With only the 11th, 12th and 13th spots open, the Scorpions filled those spots with C Ivan Vacendak, a 6'10" center who spent his career with the Nashville Stars and appears to have rebounding skills. He may be used as the 3rd big man to help fill some of the rebounding skills lost with the departure of PF Sherman. The Scorpions also signed SF Juwon Voss, last year's "Mr. Irrelevant" from the draft, who projects to be a big mobile wing who could earn minutes at SF and PF. Lastly, PG/SG Jadon McConnell was an undrafted but big combo guard who gives the team an additional guard spot if needed due to injury.


Las Vegas believes they accomplished their objectives and should have a very well rounded team enteringg into the regular season. Entering into training camp, the biggest questions on the team appear to be: (1) Can Francis develop an outside shot to further balance the team from top to bottom, (2) Can Griffin finally hit the next level on offense and become a legitimate two-way threat; (3) Has Pace lost a step or can he continue to be counted on for significant minutes, (4) who will emerge as the primary PF: Harrison or Cooper?

Prior to training camp, the Scorpions coaching staff has set the following depth chart:

PG: Mehdy Brown, Shadrach Robinson, DeAndre Buie, Jaden McConnell
SG: Lamar Francis, Damon Murray, Shadrach Robinson, DeAndre Buie
SF: Derrick Griffin, Damon Murray, Pace LeGarde, Juwan Voss
PF: Pace LeGarde, JJ Cooper, Jarrell Harrison, Ivan Vacendak
C: Omar Grant, Jarrell Harrison, Ivan Vacendak.

The Scorpions believe that their time is now to win the Western Conference.
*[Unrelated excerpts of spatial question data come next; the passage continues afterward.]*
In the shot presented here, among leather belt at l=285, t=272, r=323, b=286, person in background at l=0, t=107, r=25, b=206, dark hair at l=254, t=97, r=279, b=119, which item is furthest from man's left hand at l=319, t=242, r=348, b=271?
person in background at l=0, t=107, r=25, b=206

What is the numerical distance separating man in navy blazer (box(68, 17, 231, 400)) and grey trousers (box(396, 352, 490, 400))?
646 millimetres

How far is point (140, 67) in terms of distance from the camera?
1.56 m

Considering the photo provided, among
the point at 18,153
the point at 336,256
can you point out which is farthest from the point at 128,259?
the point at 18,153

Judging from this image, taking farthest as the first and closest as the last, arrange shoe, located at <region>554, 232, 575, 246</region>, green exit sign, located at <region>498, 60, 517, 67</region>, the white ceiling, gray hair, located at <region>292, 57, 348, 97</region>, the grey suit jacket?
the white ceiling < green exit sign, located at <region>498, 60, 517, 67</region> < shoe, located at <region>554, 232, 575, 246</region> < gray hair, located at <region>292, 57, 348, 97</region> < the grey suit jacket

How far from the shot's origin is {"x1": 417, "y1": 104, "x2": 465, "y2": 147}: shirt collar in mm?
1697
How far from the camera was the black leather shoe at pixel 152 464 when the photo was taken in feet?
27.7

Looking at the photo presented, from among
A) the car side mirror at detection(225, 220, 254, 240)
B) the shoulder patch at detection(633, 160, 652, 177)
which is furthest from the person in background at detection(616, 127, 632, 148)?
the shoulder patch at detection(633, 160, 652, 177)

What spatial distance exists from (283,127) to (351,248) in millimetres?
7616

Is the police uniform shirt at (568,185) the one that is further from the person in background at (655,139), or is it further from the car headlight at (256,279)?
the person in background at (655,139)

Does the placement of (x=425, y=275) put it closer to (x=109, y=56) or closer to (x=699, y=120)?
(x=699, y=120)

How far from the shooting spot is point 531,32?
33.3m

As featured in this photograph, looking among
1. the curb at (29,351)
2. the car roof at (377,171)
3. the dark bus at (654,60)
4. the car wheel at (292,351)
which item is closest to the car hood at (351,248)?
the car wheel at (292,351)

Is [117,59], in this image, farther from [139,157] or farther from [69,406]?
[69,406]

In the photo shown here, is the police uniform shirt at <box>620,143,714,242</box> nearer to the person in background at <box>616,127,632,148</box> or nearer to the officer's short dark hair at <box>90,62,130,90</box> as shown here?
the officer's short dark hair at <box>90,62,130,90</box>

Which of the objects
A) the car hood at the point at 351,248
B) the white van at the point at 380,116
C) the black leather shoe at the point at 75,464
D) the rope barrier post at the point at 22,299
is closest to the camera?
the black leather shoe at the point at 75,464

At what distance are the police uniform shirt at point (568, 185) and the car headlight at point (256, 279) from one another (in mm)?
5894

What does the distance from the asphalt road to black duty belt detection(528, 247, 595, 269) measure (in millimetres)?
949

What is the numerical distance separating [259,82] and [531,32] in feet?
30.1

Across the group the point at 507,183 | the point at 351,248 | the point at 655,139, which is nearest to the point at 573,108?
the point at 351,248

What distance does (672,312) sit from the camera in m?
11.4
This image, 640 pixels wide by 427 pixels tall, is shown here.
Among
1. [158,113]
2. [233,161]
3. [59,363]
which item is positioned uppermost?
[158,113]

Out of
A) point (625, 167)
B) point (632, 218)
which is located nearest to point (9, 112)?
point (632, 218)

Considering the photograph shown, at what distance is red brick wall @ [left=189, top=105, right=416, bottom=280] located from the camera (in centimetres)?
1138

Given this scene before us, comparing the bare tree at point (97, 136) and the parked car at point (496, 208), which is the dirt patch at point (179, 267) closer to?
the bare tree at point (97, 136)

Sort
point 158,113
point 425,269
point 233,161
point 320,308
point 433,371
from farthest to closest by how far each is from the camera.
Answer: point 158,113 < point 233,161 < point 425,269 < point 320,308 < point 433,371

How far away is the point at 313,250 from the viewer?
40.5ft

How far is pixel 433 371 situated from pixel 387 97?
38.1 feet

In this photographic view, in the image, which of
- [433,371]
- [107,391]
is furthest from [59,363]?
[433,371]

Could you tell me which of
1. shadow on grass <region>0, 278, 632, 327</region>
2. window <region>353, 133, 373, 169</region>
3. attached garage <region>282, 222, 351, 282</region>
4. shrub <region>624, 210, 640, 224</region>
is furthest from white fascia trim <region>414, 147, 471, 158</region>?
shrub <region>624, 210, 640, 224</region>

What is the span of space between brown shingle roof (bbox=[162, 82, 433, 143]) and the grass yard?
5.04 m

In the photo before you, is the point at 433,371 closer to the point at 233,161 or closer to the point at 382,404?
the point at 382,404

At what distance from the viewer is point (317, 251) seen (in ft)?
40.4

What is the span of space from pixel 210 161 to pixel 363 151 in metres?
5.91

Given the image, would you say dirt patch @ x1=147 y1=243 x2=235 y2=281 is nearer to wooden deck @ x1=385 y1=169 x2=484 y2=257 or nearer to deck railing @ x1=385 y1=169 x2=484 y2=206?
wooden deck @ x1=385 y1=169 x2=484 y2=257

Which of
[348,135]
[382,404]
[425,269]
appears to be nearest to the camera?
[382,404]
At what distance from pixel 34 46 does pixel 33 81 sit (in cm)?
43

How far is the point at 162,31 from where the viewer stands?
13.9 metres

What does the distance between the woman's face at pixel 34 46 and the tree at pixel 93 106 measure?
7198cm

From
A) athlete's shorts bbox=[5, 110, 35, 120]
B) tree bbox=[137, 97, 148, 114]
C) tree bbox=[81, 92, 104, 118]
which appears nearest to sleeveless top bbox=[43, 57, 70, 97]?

The Thunder will be dangerous with the addition of Sowder, but Las Vegas does not have to look too far back to see how a lack of depth could hurt a team. The Knights and Lightning are expected to take a step back with their changes and the Western Conference as a whole should be a bit more balanced.

"WHY NOT US" the Scorpions players yelled out in their team cheer as the last offseason workout concluded. With training camp around the corner, the Scorpions are ready to make the next move into glory.